■ Exercise details ■
Reproduce verbatim the stretch of the rows below, from the line containing "Within the scene" through the end of the rows. Omit the pictures.

--- start ---

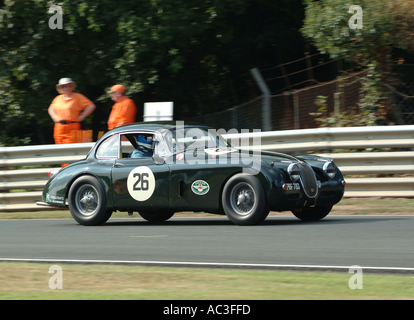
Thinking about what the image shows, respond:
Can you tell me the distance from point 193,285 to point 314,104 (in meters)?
9.24

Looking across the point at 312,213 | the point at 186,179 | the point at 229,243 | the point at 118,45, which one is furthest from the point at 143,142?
the point at 118,45

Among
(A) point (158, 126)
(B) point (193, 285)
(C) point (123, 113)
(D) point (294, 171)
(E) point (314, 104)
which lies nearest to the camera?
(B) point (193, 285)

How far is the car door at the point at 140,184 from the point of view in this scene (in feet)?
29.8

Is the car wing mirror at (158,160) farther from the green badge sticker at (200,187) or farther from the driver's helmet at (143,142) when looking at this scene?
the green badge sticker at (200,187)

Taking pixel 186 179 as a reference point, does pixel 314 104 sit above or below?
above

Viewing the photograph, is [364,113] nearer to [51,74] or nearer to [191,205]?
[191,205]

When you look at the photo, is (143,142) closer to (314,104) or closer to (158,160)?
(158,160)

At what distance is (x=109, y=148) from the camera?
9.85 metres

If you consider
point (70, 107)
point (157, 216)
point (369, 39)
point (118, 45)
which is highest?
point (118, 45)

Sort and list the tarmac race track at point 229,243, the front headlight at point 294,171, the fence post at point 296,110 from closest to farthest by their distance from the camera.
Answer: the tarmac race track at point 229,243, the front headlight at point 294,171, the fence post at point 296,110

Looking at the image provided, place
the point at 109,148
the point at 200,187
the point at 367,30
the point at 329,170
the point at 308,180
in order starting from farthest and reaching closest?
the point at 367,30 → the point at 109,148 → the point at 329,170 → the point at 200,187 → the point at 308,180

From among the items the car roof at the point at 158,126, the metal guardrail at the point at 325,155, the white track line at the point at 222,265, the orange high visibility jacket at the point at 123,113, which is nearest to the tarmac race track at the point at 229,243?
the white track line at the point at 222,265
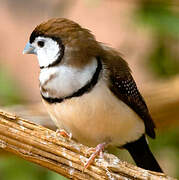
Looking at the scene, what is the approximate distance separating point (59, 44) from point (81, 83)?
7.0 inches

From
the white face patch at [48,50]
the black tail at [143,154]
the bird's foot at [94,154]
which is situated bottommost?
the black tail at [143,154]

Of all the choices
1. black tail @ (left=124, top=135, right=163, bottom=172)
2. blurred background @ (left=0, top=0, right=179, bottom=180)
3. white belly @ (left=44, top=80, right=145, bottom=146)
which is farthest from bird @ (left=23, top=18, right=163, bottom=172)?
blurred background @ (left=0, top=0, right=179, bottom=180)

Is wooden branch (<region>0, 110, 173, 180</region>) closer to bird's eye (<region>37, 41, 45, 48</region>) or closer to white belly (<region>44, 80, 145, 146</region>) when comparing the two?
white belly (<region>44, 80, 145, 146</region>)

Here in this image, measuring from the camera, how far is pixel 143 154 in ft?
7.84

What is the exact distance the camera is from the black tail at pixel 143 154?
7.74ft

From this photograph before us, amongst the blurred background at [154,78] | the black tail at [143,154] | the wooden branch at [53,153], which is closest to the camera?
the wooden branch at [53,153]

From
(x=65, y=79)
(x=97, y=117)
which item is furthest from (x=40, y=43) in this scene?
(x=97, y=117)

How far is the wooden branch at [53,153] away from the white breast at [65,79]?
174 millimetres

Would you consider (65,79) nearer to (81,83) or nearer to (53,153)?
(81,83)

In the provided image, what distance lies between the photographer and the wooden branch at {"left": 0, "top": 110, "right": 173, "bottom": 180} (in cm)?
180

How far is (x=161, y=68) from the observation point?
3.30 metres

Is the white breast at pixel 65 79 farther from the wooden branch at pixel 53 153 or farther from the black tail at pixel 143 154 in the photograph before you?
the black tail at pixel 143 154

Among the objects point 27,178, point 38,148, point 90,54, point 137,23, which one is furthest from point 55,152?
point 137,23

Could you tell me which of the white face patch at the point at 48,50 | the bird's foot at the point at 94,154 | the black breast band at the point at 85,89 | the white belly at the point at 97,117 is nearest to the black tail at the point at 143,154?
the white belly at the point at 97,117
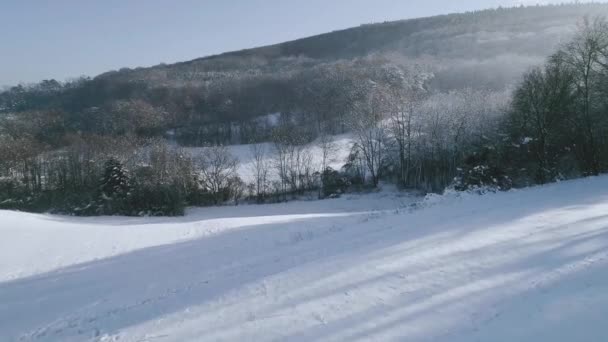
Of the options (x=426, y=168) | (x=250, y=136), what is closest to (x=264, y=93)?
(x=250, y=136)

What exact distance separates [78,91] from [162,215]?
9376 centimetres

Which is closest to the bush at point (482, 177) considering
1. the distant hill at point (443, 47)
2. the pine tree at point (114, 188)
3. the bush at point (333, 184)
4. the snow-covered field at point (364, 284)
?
the snow-covered field at point (364, 284)

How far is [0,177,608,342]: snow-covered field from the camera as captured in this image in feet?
17.3

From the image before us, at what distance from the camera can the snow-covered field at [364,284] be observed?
528 cm

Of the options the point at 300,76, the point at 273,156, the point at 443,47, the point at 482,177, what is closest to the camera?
the point at 482,177

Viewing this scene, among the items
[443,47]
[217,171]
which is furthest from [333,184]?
[443,47]

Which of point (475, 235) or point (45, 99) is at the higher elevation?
point (45, 99)

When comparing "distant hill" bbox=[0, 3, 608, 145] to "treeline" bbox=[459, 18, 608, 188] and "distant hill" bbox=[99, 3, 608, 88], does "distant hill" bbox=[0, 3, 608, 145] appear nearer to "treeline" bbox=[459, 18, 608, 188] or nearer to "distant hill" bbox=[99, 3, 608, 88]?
"distant hill" bbox=[99, 3, 608, 88]

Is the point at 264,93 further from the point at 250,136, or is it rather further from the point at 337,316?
the point at 337,316

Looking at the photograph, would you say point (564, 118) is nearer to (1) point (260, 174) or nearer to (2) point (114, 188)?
(1) point (260, 174)

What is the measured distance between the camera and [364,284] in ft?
22.6

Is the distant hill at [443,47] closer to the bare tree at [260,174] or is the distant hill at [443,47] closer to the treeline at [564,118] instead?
the treeline at [564,118]

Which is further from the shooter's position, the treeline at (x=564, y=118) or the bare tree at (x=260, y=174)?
the bare tree at (x=260, y=174)

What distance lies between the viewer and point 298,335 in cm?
548
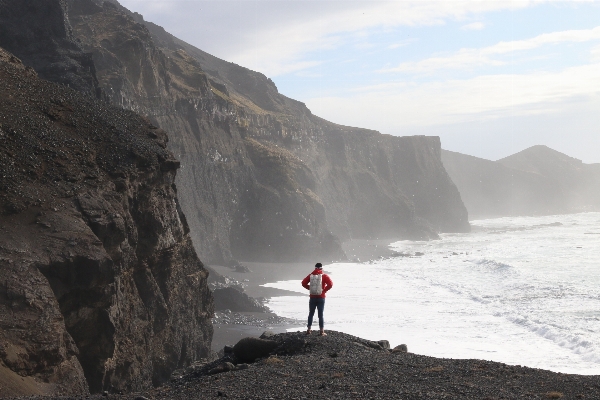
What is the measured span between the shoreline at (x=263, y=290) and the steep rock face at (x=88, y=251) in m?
6.35

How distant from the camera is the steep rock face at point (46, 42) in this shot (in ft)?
104

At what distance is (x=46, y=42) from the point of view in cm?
3312

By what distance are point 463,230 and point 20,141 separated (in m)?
102

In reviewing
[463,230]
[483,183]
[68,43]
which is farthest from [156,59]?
[483,183]

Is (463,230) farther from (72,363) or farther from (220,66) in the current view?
(72,363)

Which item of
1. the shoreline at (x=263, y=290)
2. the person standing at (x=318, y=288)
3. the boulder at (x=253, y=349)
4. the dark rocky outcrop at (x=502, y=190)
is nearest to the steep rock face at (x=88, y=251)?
the boulder at (x=253, y=349)

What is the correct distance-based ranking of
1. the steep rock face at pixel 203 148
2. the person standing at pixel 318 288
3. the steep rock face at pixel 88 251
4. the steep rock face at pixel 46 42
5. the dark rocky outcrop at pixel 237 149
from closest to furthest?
the steep rock face at pixel 88 251
the person standing at pixel 318 288
the steep rock face at pixel 46 42
the dark rocky outcrop at pixel 237 149
the steep rock face at pixel 203 148

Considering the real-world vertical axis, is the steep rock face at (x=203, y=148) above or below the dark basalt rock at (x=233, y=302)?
above

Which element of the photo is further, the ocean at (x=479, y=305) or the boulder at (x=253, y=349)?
the ocean at (x=479, y=305)

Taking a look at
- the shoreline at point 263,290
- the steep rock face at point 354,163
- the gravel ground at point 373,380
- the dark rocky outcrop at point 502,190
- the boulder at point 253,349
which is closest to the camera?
the gravel ground at point 373,380

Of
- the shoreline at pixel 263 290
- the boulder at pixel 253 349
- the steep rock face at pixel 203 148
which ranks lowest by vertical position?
the shoreline at pixel 263 290

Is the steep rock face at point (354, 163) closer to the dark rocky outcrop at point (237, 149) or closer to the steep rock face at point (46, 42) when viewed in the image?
the dark rocky outcrop at point (237, 149)

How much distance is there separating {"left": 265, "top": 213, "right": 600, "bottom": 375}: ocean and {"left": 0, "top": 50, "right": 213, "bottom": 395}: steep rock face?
37.8 ft

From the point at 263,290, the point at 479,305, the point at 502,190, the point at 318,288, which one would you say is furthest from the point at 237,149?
the point at 502,190
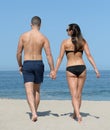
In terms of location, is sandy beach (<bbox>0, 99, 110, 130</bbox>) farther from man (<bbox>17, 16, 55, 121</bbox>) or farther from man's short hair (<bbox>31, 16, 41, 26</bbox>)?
man's short hair (<bbox>31, 16, 41, 26</bbox>)

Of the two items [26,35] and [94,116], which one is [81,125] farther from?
[26,35]

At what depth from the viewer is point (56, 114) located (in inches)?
429

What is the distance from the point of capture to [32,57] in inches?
390

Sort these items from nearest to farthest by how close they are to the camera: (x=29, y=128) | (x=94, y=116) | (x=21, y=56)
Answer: (x=29, y=128), (x=21, y=56), (x=94, y=116)

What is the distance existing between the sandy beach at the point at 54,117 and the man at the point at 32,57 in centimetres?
40

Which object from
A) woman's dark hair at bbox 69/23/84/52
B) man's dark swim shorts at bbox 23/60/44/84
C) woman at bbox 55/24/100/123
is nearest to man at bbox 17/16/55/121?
man's dark swim shorts at bbox 23/60/44/84

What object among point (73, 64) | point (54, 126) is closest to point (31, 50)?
point (73, 64)

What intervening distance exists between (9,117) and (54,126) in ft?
4.18

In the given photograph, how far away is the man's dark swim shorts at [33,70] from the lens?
984 cm

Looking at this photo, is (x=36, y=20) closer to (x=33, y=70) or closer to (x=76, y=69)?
(x=33, y=70)

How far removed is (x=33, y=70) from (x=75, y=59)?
0.89m

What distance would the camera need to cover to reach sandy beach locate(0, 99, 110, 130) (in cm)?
947

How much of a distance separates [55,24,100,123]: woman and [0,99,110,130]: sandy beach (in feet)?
1.47

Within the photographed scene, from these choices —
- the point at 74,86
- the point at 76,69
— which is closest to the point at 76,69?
the point at 76,69
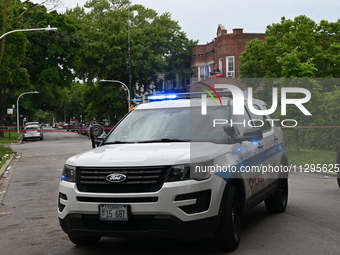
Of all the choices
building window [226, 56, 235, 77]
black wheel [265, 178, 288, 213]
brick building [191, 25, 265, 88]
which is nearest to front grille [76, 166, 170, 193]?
black wheel [265, 178, 288, 213]

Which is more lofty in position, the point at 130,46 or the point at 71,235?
the point at 130,46

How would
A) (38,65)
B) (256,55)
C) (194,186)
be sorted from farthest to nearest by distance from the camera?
(38,65), (256,55), (194,186)

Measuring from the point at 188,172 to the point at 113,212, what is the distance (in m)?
0.92

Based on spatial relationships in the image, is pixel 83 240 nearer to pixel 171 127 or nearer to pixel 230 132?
pixel 171 127

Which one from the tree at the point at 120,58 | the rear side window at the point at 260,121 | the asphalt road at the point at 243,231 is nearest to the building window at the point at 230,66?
the tree at the point at 120,58

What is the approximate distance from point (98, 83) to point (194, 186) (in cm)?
5495

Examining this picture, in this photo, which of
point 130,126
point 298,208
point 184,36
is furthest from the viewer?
point 184,36

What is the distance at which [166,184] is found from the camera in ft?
18.9

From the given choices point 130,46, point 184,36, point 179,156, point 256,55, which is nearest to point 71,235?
point 179,156

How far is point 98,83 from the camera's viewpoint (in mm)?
59844

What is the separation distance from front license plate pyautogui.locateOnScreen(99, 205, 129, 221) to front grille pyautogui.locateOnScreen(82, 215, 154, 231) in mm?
72

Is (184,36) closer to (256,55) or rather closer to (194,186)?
(256,55)

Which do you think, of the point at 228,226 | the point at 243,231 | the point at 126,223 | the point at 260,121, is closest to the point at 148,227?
the point at 126,223

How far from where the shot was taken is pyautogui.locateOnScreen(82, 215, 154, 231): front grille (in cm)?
576
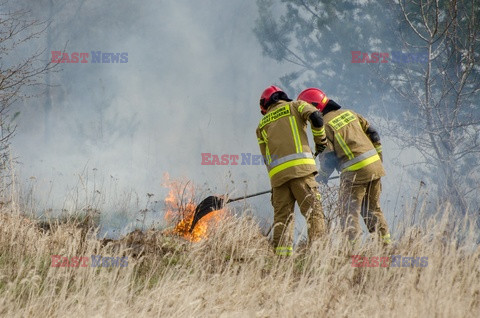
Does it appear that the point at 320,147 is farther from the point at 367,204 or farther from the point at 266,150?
the point at 367,204

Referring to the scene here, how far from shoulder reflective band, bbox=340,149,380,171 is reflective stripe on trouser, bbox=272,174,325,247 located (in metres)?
0.72

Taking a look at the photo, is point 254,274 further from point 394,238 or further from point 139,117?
point 139,117

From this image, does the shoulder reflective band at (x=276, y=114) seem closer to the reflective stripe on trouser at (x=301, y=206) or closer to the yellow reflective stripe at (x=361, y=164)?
the reflective stripe on trouser at (x=301, y=206)

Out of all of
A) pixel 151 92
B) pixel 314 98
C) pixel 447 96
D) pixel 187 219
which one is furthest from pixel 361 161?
pixel 151 92

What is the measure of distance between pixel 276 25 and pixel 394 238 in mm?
9815

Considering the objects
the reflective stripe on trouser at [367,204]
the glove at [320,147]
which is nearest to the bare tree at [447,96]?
the reflective stripe on trouser at [367,204]

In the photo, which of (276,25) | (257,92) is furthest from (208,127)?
(276,25)

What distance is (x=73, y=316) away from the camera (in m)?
3.43

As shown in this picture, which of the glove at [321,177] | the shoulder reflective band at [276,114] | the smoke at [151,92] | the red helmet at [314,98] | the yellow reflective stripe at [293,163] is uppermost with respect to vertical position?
the smoke at [151,92]

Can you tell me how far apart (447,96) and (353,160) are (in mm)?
5376

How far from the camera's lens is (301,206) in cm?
543

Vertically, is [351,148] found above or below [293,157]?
above

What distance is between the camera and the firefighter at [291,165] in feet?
17.5

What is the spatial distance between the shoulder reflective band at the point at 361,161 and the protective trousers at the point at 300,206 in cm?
72
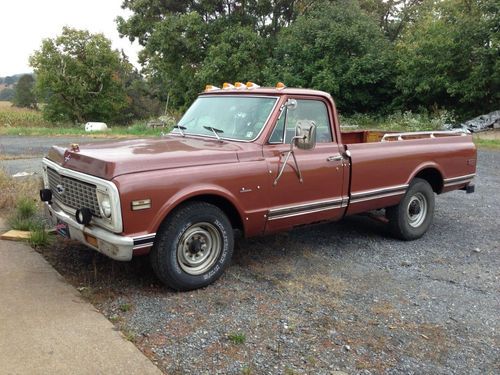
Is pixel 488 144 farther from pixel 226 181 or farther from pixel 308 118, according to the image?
pixel 226 181

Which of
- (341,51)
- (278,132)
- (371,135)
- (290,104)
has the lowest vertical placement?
(371,135)

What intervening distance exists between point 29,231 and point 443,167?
5.18 m

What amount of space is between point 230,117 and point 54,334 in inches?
106

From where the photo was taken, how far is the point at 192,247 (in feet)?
13.9

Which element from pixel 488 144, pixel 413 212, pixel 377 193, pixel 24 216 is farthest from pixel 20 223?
pixel 488 144

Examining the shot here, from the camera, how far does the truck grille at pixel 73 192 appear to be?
3.93 meters

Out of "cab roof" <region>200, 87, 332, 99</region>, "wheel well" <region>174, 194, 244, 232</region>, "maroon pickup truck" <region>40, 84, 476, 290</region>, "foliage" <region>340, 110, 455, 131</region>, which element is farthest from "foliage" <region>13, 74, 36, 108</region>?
"wheel well" <region>174, 194, 244, 232</region>

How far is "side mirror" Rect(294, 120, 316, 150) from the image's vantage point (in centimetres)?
457

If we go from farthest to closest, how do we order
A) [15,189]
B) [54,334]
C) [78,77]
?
[78,77]
[15,189]
[54,334]

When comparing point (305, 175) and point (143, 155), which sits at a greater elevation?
point (143, 155)

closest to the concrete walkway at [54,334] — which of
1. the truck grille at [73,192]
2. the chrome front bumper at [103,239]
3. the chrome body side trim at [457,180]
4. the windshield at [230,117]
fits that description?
the chrome front bumper at [103,239]

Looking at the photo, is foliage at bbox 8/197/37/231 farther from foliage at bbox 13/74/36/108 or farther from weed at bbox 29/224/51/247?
foliage at bbox 13/74/36/108

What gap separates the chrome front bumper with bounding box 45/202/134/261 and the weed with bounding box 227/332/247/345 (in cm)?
101

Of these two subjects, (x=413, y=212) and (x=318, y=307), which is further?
(x=413, y=212)
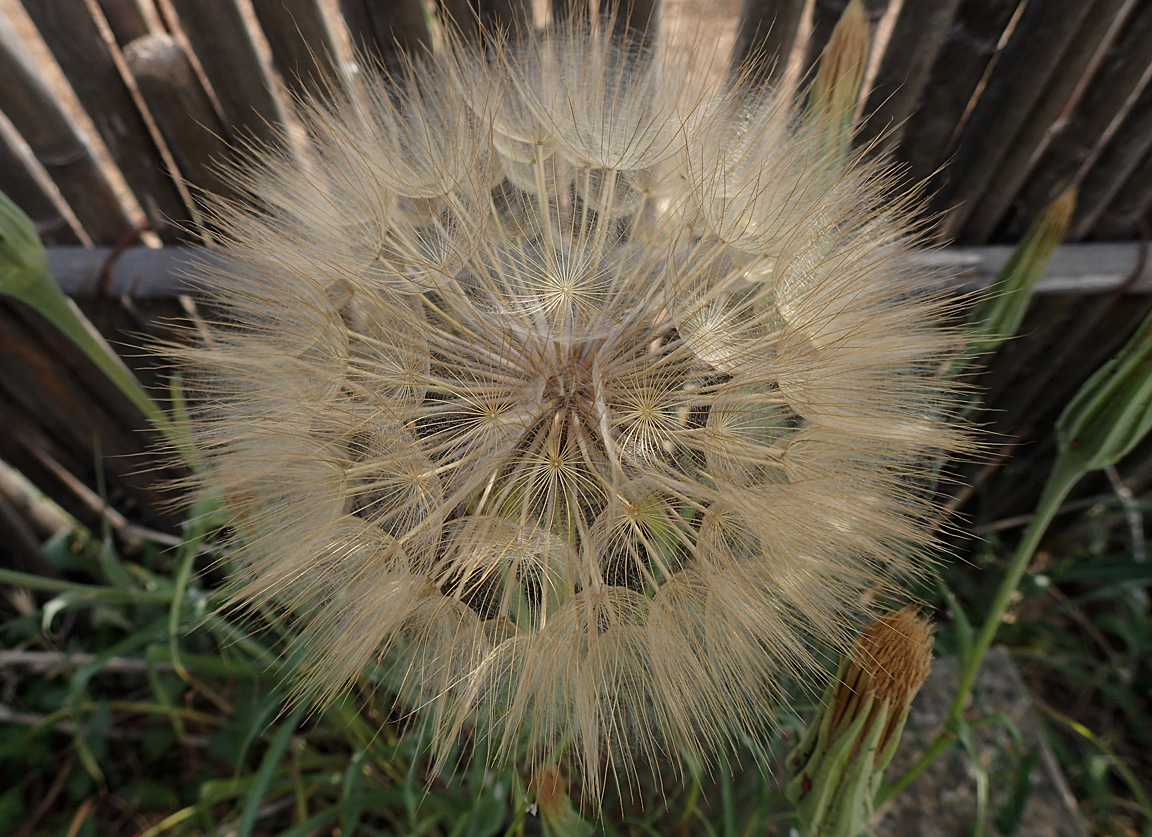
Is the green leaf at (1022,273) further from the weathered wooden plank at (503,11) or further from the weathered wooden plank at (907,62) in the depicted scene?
the weathered wooden plank at (503,11)

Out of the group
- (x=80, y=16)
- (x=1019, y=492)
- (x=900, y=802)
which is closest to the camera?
(x=80, y=16)

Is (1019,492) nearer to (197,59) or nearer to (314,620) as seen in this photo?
(314,620)

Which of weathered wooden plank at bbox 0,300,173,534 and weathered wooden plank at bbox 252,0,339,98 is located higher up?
weathered wooden plank at bbox 252,0,339,98

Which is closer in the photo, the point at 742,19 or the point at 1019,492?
the point at 742,19

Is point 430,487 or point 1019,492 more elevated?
point 430,487

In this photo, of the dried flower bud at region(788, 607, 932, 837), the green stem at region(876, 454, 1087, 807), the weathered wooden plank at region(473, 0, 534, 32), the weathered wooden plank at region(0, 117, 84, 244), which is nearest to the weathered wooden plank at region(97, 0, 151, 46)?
the weathered wooden plank at region(0, 117, 84, 244)

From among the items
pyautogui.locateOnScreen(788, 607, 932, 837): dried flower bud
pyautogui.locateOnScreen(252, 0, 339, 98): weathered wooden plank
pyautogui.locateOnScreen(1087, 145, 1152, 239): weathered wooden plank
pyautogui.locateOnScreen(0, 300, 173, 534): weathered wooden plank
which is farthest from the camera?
pyautogui.locateOnScreen(0, 300, 173, 534): weathered wooden plank

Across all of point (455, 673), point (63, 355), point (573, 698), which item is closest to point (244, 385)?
point (455, 673)

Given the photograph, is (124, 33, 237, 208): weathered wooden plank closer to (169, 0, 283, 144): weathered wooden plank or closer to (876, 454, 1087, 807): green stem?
(169, 0, 283, 144): weathered wooden plank
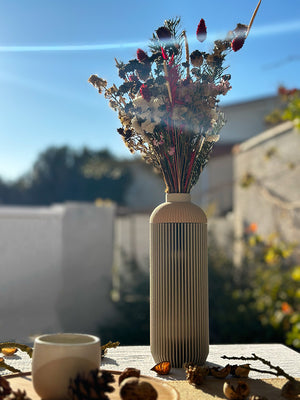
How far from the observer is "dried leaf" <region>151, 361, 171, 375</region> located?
3.41ft

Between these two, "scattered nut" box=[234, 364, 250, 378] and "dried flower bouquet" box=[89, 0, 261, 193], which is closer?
"scattered nut" box=[234, 364, 250, 378]

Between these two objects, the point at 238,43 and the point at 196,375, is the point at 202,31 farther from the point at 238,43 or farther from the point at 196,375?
the point at 196,375

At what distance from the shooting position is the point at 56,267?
4066mm

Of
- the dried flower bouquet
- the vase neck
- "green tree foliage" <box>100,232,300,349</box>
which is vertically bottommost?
"green tree foliage" <box>100,232,300,349</box>

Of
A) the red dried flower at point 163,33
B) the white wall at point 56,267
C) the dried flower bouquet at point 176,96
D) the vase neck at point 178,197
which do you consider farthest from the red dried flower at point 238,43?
the white wall at point 56,267

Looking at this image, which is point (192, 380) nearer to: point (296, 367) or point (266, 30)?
point (296, 367)

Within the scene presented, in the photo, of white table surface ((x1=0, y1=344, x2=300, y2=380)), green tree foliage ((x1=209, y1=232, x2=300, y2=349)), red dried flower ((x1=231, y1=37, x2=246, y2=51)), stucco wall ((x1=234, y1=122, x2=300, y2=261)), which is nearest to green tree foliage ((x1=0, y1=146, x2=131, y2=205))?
stucco wall ((x1=234, y1=122, x2=300, y2=261))

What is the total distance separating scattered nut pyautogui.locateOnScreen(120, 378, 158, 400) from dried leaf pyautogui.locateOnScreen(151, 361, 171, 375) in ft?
1.06

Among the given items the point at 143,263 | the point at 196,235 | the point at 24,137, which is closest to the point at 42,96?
the point at 24,137

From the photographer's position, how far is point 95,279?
420cm

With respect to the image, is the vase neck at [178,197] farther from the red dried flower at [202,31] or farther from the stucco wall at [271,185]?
the stucco wall at [271,185]

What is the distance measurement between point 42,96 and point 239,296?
6127mm

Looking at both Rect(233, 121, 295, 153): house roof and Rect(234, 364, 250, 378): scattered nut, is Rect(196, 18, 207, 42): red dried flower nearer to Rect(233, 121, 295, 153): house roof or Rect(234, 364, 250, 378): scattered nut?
Rect(234, 364, 250, 378): scattered nut

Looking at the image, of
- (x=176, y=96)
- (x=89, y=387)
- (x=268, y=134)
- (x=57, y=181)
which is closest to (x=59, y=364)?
(x=89, y=387)
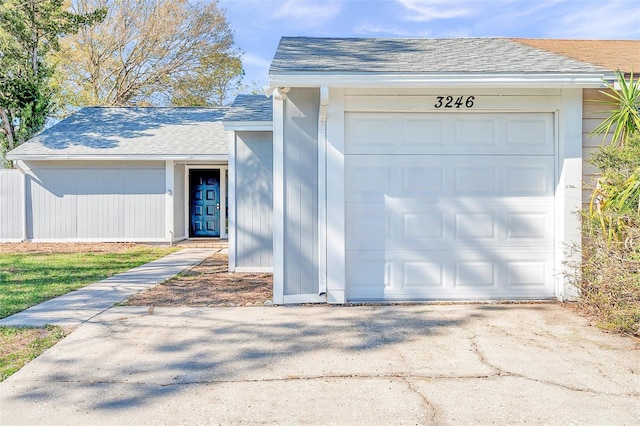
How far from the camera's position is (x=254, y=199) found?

--- end ---

■ Final result ■
Within the scene presented, in the photo, of white table surface ((x1=0, y1=344, x2=300, y2=380)), green tree foliage ((x1=209, y1=232, x2=300, y2=349)), red dried flower ((x1=231, y1=37, x2=246, y2=51)), stucco wall ((x1=234, y1=122, x2=300, y2=261)), which is nearest to green tree foliage ((x1=0, y1=146, x2=131, y2=205))?
stucco wall ((x1=234, y1=122, x2=300, y2=261))

What is the total distance separating scattered nut pyautogui.locateOnScreen(120, 378, 158, 400) from dried leaf pyautogui.locateOnScreen(151, 361, 171, 375) in ft?
1.06

Among the given items the point at 143,263 | the point at 196,235 | the point at 24,137, which is closest to the point at 42,96?
the point at 24,137

From the photographer's position, how far is point 95,279?
420cm

With respect to the image, is the vase neck at [178,197] farther from the red dried flower at [202,31] or farther from the stucco wall at [271,185]?
the stucco wall at [271,185]

What is the distance measurement between point 42,96 and point 239,296?
6127mm

Looking at both Rect(233, 121, 295, 153): house roof and Rect(234, 364, 250, 378): scattered nut, is Rect(196, 18, 207, 42): red dried flower nearer to Rect(233, 121, 295, 153): house roof or Rect(234, 364, 250, 378): scattered nut?
Rect(234, 364, 250, 378): scattered nut

Looking at the image, of
- (x=176, y=96)
- (x=89, y=387)
- (x=268, y=134)
- (x=57, y=181)
which is closest to (x=59, y=364)?
(x=89, y=387)
How far from the camera's position is (x=254, y=199) found?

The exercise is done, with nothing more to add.